## Exercise passage:
- - - -
It’s Easter and let’s be honest, for a couple of weeks before and after many human beings’ diet largely consists of the finest chocolate and hot cross buns! Yummy, scrummy, sweet, mouth watering, butter soaked easter buns, hot or cold- however they are eaten, are a favourite of many at easter time.

There is a firm understanding that chocolate is toxic to pets but did you know the traditional hot cross bun can be toxic? Yes, certainly the ones containing chocolate are but did you know the ones with sultanas and raisins are too? This is because grapes are toxic to our pets and dried grapes= sultanas, raisins and even some currant varieties! This applies to fruit breads, fruit cakes, fruit pudding, fruit mince pies as most of these contain sultanas, raisins and currants.

One of the scary parts about toxicity from grape ingestion is that studies have not yet determined what is within a grape that causes an animal to become poisoned. We don’t know how many it takes for animal to become sick nor why a little can cause a fatally toxic reaction in an animal but an animal that has eaten a large amount has no noticeable signs!

What signs does grape toxicity cause?

Usually signs start to develop within a few hours of your pet eating grapes and can progress to kidney failure within hours.

Symptoms include


then, as time progresses

painful abdomen
only passing a small amount of urine or not passing any urine at all
increase in thirst
smelly breath
kidney failure

Let children and visitors to your home know that grapes or any foods containing dried grapes are not to be fed to pets – keep all potential toxic food out of paws reach!
- - - -
## Data below:
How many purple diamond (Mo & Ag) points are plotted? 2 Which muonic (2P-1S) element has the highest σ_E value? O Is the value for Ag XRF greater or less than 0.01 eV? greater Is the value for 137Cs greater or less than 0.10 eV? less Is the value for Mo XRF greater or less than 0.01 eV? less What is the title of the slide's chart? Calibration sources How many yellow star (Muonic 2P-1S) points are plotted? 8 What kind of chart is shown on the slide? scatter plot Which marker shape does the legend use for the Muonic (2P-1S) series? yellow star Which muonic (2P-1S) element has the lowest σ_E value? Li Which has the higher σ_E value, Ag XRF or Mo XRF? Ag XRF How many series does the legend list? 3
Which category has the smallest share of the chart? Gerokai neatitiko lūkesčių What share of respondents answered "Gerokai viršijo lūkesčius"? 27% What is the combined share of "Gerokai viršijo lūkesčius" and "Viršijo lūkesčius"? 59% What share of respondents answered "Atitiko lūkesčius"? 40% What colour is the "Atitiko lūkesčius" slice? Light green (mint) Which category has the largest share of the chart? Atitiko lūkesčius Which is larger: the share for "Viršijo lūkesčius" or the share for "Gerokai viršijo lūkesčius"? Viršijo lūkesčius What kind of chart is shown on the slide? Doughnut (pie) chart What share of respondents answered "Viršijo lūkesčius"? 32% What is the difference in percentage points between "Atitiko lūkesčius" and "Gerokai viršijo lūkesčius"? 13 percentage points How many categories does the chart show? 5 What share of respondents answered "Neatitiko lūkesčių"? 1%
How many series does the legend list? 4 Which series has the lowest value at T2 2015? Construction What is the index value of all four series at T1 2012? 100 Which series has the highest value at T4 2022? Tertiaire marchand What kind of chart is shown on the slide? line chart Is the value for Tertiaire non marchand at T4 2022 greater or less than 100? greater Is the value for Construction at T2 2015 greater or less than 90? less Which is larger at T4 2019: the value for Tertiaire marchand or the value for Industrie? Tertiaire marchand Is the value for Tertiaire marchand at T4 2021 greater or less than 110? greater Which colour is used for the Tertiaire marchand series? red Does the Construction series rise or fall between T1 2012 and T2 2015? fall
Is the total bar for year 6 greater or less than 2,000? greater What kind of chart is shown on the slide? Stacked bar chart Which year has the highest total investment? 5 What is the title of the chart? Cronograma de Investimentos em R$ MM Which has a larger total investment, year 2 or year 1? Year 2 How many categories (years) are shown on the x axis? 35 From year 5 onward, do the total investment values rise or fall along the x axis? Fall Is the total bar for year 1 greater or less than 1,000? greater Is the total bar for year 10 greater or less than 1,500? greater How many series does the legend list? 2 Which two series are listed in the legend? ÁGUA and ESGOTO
- - - -
## Instructions to follow:
Reproduce the full text about hot cross buns and grape toxicity in pets, word for word. The data can be set aside.

## Answer to this problem:
It’s Easter and let’s be honest, for a couple of weeks before and after many human beings’ diet largely consists of the finest chocolate and hot cross buns! Yummy, scrummy, sweet, mouth watering, butter soaked easter buns, hot or cold- however they are eaten, are a favourite of many at easter time.

There is a firm understanding that chocolate is toxic to pets but did you know the traditional hot cross bun can be toxic? Yes, certainly the ones containing chocolate are but did you know the ones with sultanas and raisins are too? This is because grapes are toxic to our pets and dried grapes= sultanas, raisins and even some currant varieties! This applies to fruit breads, fruit cakes, fruit pudding, fruit mince pies as most of these contain sultanas, raisins and currants.

One of the scary parts about toxicity from grape ingestion is that studies have not yet determined what is within a grape that causes an animal to become poisoned. We don’t know how many it takes for animal to become sick nor why a little can cause a fatally toxic reaction in an animal but an animal that has eaten a large amount has no noticeable signs!

What signs does grape toxicity cause?

Usually signs start to develop within a few hours of your pet eating grapes and can progress to kidney failure within hours.

Symptoms include


then, as time progresses

painful abdomen
only passing a small amount of urine or not passing any urine at all
increase in thirst
smelly breath
kidney failure

Let children and visitors to your home know that grapes or any foods containing dried grapes are not to be fed to pets – keep all potential toxic food out of paws reach!